Directions
Reproduce every one of the following rows word for word, changing nothing and leaving nothing out.

"""

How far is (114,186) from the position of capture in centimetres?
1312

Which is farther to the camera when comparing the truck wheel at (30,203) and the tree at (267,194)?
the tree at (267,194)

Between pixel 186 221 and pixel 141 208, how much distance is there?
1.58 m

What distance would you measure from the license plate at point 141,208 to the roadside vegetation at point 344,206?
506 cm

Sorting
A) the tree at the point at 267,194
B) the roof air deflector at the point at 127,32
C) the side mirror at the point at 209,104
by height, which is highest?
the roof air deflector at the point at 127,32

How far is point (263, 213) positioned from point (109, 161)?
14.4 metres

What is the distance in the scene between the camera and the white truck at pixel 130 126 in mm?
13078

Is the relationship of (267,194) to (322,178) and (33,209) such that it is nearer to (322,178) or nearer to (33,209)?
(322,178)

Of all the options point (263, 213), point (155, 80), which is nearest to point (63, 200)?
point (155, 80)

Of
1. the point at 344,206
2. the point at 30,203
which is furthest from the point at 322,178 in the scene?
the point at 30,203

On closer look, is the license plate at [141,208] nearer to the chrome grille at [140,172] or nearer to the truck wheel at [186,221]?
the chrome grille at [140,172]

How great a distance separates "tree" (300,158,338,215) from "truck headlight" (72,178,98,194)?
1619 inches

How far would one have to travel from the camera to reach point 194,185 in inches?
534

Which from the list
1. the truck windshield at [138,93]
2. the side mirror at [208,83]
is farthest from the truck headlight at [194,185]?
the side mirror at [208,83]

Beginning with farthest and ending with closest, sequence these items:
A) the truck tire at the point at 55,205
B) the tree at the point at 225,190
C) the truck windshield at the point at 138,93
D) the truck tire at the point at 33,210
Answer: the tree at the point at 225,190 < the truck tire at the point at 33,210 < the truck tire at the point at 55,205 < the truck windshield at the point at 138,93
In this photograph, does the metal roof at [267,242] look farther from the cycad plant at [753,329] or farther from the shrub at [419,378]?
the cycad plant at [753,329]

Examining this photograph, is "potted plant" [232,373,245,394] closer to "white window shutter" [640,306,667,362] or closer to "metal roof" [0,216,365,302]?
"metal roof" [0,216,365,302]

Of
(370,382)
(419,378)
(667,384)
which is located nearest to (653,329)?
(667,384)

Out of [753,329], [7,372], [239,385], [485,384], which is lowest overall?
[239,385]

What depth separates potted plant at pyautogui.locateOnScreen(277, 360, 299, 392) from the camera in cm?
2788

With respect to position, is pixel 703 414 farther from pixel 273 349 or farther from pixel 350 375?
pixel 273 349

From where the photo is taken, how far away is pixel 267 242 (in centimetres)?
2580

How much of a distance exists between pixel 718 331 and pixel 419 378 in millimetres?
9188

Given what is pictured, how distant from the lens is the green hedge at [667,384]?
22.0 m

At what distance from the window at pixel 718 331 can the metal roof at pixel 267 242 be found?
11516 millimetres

"""

Result
How far is (114,186) from the position of capture in centimetres?
1312

Which is farther to the camera when comparing the truck wheel at (30,203) and the tree at (267,194)?
the tree at (267,194)

Between pixel 186 221 and pixel 141 208, how much distance is there?
1.58 m

What distance would you measure from the license plate at point 141,208 to the roadside vegetation at point 344,206?
506 cm

Sorting
A) the tree at the point at 267,194
B) the roof air deflector at the point at 127,32
C) the side mirror at the point at 209,104
by height, which is highest?
the roof air deflector at the point at 127,32

How far is point (263, 213) positioned from point (109, 161)?
14.4 metres

What is the distance in the scene between the camera and the white truck at pixel 130 126 in mm?
13078

Is the relationship of (267,194) to (322,178) and (33,209) such that it is nearer to (322,178) or nearer to (33,209)?
(322,178)

Of all the options point (263, 213), point (155, 80), which is nearest to point (63, 200)?
point (155, 80)

Of
1. the point at 344,206
2. the point at 30,203
which is furthest from the point at 322,178 in the scene?
the point at 30,203

On closer look, is the license plate at [141,208] nearer to the chrome grille at [140,172] or nearer to the truck wheel at [186,221]?
the chrome grille at [140,172]

How great a distance separates "tree" (300,158,338,215) from "truck headlight" (72,178,98,194)?
1619 inches

How far would one have to travel from the camera to reach point 194,185 in inches?
534

Which from the list
1. the truck windshield at [138,93]
2. the side mirror at [208,83]
is farthest from the truck headlight at [194,185]?
the side mirror at [208,83]

Beginning with farthest and ending with closest, sequence these items:
A) the truck tire at the point at 55,205
B) the tree at the point at 225,190
C) the truck windshield at the point at 138,93
D) the truck tire at the point at 33,210
Answer: the tree at the point at 225,190 < the truck tire at the point at 33,210 < the truck tire at the point at 55,205 < the truck windshield at the point at 138,93
In this photograph, does the metal roof at [267,242] look farther from the cycad plant at [753,329] or farther from the shrub at [419,378]?
the cycad plant at [753,329]

Examining this photograph, is "potted plant" [232,373,245,394] closer to "white window shutter" [640,306,667,362] or closer to "metal roof" [0,216,365,302]?
"metal roof" [0,216,365,302]

Of
(370,382)
(419,378)
(667,384)
which is located nearest to (653,329)?
(667,384)

Out of [753,329], [7,372], [239,385], [485,384], which is lowest overall?
[239,385]

What depth separates potted plant at pyautogui.locateOnScreen(277, 360, 299, 392) from the camera in cm?
2788

With respect to position, is pixel 703 414 farther from pixel 273 349 or farther from pixel 350 375?
pixel 273 349

From where the photo is taken, how far away is pixel 267 242 (in centimetres)?
2580

How much of a distance exists between pixel 718 331 and pixel 419 378 in millimetres?
9188

Given what is pictured, how distant from the lens is the green hedge at [667,384]?
22.0 m

At what distance from the window at pixel 718 331 can the metal roof at pixel 267 242 be found?
11516 millimetres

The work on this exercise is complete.